Theory of nonionic hydrophobic solutes in mixture solvent: Solvent-mediated interaction and solute-induced phase separation

We present a theory of nonionic solutes in a mixture solvent composed of water-like and alcohol-like species. First, we show the relationship among the solvation chemical potential, the partial volumes upsilon(i), the Kirkwood-Buff integrals, the second osmotic virial coefficient, and the Gibbs transfer free energy. We examine how the solute density n(3) is coupled to the solvent densities n(1) and n(2) in thermodynamics.

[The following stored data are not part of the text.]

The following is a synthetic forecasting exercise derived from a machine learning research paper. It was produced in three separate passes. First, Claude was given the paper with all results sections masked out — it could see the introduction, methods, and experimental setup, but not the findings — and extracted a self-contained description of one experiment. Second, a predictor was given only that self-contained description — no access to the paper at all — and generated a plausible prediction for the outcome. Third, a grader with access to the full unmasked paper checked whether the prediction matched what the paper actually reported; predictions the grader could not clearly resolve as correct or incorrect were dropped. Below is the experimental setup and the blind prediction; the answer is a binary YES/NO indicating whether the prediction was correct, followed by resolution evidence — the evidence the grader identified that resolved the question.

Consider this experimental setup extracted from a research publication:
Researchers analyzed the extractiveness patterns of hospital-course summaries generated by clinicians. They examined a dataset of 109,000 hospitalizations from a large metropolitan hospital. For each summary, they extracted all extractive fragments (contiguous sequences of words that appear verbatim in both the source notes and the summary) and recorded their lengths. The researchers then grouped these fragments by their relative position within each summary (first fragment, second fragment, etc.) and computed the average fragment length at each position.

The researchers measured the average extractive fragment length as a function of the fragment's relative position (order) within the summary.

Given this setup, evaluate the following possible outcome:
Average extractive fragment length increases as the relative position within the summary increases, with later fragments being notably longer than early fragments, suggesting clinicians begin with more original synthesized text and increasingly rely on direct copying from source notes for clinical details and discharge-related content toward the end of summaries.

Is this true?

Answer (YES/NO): NO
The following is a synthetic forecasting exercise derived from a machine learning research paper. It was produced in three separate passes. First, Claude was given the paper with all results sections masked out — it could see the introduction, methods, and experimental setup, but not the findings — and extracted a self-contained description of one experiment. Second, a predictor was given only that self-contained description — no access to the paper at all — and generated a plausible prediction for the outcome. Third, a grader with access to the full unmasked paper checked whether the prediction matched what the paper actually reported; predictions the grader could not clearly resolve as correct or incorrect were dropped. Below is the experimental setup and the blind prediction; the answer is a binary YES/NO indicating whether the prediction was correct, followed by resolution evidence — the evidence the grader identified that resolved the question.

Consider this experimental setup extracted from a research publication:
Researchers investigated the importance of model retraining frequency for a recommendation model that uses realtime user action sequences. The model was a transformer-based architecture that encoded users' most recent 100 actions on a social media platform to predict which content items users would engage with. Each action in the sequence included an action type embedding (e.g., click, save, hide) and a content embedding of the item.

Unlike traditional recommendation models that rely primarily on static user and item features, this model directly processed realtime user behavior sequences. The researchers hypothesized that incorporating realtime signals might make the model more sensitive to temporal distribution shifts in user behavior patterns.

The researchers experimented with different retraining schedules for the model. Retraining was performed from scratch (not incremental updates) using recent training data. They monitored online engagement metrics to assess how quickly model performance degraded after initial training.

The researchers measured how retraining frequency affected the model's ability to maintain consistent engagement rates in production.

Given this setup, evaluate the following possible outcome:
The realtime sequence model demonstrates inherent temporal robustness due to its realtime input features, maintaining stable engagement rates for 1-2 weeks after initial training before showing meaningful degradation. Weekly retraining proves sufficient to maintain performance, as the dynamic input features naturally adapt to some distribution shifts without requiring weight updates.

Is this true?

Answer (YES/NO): NO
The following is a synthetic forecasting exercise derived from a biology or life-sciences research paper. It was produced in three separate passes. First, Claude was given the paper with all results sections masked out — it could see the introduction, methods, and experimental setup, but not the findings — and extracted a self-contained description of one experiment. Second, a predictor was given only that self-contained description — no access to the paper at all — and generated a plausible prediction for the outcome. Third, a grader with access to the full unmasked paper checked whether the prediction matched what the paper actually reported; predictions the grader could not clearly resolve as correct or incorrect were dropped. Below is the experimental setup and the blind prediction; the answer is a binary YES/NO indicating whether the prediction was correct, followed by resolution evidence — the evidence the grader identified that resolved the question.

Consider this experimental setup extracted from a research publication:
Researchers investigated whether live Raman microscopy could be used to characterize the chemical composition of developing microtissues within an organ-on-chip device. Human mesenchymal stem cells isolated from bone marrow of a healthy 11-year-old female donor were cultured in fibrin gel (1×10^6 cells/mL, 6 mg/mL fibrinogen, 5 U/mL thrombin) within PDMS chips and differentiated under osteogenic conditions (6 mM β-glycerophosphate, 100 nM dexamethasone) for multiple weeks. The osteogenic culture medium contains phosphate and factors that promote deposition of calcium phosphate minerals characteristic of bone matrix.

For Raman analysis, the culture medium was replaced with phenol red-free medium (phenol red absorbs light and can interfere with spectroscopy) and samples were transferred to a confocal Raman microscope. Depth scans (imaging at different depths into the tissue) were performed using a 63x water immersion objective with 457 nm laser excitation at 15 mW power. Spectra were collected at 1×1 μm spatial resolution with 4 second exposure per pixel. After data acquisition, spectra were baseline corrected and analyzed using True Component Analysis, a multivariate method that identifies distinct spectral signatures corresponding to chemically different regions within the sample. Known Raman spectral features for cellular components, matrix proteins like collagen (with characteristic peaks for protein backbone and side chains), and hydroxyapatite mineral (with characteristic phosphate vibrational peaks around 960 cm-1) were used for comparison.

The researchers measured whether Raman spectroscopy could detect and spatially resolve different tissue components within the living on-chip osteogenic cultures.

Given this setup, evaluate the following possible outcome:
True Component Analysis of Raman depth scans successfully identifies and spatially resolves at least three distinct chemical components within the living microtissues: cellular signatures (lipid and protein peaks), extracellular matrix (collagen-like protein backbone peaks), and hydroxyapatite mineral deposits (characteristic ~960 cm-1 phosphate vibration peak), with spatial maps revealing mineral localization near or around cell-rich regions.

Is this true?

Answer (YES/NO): NO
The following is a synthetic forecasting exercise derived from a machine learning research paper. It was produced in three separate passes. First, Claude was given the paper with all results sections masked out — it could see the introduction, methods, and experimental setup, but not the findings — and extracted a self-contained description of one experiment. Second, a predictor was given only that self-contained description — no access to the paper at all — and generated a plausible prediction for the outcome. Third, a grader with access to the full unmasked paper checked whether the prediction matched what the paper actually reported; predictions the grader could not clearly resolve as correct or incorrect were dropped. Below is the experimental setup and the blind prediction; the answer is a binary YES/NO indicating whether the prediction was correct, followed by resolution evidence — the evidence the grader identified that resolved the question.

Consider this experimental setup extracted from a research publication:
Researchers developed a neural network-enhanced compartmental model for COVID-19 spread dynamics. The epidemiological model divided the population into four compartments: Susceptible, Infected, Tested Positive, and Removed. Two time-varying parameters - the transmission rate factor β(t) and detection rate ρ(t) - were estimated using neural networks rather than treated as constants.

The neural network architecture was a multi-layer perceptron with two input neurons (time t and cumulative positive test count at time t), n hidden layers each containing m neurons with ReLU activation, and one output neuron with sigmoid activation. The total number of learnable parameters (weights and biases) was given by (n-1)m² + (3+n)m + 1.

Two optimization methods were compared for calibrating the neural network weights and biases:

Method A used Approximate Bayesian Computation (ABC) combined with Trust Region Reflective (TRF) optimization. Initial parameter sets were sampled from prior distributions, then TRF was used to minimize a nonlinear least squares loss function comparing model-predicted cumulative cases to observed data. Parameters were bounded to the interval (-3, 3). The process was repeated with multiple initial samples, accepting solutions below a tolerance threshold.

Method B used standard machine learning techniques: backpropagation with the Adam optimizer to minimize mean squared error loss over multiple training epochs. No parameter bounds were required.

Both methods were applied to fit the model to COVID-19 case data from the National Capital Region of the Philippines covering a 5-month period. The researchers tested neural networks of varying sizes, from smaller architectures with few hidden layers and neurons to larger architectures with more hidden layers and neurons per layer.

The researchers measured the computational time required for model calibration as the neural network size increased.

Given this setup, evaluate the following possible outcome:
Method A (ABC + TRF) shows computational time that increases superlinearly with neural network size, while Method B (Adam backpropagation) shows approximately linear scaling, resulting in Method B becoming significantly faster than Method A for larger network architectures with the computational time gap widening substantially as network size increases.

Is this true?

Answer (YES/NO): NO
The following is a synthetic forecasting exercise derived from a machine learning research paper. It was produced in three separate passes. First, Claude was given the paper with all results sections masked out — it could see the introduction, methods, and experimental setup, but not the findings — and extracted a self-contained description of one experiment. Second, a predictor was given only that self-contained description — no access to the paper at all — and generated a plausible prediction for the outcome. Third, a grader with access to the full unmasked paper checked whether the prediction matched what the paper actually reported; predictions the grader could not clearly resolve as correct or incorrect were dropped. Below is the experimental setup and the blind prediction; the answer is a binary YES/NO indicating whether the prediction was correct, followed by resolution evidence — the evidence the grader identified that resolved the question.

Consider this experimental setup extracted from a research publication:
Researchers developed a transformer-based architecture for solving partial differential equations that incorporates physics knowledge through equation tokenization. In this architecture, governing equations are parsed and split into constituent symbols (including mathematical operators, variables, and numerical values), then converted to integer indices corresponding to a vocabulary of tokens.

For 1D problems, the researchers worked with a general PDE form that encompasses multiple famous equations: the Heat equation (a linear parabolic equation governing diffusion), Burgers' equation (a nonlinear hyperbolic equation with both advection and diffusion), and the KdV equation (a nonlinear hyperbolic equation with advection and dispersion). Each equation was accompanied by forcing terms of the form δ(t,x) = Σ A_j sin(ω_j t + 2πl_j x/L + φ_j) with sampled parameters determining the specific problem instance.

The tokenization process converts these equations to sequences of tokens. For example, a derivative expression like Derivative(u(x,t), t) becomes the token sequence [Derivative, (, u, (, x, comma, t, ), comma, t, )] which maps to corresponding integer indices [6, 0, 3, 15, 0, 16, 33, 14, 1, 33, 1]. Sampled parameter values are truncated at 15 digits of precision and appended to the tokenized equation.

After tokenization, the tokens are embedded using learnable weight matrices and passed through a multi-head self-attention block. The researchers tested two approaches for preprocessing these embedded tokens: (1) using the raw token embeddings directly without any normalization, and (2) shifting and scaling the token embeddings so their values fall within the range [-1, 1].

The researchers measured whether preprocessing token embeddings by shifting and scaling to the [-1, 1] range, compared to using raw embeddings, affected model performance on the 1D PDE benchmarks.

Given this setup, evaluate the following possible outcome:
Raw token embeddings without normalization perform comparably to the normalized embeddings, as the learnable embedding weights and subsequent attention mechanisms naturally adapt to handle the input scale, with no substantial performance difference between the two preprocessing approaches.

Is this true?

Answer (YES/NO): NO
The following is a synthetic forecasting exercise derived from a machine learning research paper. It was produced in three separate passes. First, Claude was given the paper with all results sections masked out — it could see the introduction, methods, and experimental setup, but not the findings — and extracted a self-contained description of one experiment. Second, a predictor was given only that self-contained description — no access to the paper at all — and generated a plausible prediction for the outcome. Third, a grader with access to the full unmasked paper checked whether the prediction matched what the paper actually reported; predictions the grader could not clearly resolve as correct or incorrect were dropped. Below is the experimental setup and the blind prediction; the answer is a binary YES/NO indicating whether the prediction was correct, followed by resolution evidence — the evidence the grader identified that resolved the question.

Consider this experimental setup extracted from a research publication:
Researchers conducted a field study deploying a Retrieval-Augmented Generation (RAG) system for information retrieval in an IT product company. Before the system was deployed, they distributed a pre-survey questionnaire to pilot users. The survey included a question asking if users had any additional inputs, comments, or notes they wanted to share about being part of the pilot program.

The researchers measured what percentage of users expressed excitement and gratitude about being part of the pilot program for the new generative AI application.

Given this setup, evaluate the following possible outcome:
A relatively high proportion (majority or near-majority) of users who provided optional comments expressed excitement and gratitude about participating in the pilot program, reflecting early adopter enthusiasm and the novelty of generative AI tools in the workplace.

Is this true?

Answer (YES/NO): NO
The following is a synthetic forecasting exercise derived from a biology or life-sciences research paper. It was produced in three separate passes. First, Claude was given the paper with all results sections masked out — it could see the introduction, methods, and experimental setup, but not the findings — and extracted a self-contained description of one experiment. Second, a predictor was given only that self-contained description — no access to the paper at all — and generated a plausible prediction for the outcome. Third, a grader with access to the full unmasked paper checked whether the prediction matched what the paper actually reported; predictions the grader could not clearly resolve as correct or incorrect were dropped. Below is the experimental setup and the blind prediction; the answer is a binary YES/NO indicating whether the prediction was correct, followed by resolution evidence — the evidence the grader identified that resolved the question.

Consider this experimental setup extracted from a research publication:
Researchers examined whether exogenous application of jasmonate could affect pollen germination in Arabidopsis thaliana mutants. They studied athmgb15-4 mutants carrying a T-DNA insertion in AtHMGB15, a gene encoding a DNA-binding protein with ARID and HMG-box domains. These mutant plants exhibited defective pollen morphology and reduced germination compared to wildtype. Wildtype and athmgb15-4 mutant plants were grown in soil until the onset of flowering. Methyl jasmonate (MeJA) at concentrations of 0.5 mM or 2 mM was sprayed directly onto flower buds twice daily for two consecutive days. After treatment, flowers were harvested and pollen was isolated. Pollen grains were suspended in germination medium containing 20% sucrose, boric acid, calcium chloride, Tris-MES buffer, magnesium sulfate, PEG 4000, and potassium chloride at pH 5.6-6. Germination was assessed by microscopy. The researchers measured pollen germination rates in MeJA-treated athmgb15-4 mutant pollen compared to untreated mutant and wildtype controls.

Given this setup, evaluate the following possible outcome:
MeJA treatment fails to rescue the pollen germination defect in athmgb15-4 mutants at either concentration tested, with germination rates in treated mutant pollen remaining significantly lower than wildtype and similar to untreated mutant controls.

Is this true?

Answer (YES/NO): NO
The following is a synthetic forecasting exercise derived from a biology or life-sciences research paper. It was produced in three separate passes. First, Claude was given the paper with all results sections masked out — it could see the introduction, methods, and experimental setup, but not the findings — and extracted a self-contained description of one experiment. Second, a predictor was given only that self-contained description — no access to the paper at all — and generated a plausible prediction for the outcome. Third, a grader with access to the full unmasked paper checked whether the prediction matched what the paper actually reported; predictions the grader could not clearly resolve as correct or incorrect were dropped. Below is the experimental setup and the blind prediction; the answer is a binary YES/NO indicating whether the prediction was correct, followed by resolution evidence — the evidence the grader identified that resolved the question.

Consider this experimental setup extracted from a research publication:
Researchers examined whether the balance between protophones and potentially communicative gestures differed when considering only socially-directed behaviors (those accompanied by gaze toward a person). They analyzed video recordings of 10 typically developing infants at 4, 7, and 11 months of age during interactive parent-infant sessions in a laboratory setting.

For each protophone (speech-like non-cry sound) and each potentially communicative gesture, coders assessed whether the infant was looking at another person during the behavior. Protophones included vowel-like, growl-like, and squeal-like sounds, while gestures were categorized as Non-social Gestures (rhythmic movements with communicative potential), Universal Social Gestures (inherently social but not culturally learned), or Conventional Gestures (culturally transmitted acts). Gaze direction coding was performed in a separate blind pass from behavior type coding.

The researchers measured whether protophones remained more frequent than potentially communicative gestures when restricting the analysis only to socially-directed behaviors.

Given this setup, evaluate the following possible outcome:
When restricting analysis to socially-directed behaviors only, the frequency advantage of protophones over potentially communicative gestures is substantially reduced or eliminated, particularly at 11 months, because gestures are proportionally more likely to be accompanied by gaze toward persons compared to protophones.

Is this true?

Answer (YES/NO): NO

In the limit of small compressibility, we show that the space-filling condition Sigma(i)upsilon(i)n(i) = 1 nearly holds for inhomogeneous densities n(i), where the concentration fluctuations of the solvent can give rise to a large solute-solute attractive interaction. We also derive a solute spinodal density n(3)(spi) for solute-induced instability. Next, we examine gas-liquid and liquid-liquid phase transitions induced by a small amount of a solute using the Mansoori, Carnahan, Starling, and Leland model for hard-sphere mixtures [J. Chem. Phys. 54, 1523-1525 (1971)]. Here, we assume that the solvent is close to its gas-liquid coexistence and the solute interacts repulsively with the water-like species but attractively with the alcohol-like one. We calculate the binodal and spinodal curves in the phase diagrams and examine nucleation for these two phase transitions. Published by AIP Publishing.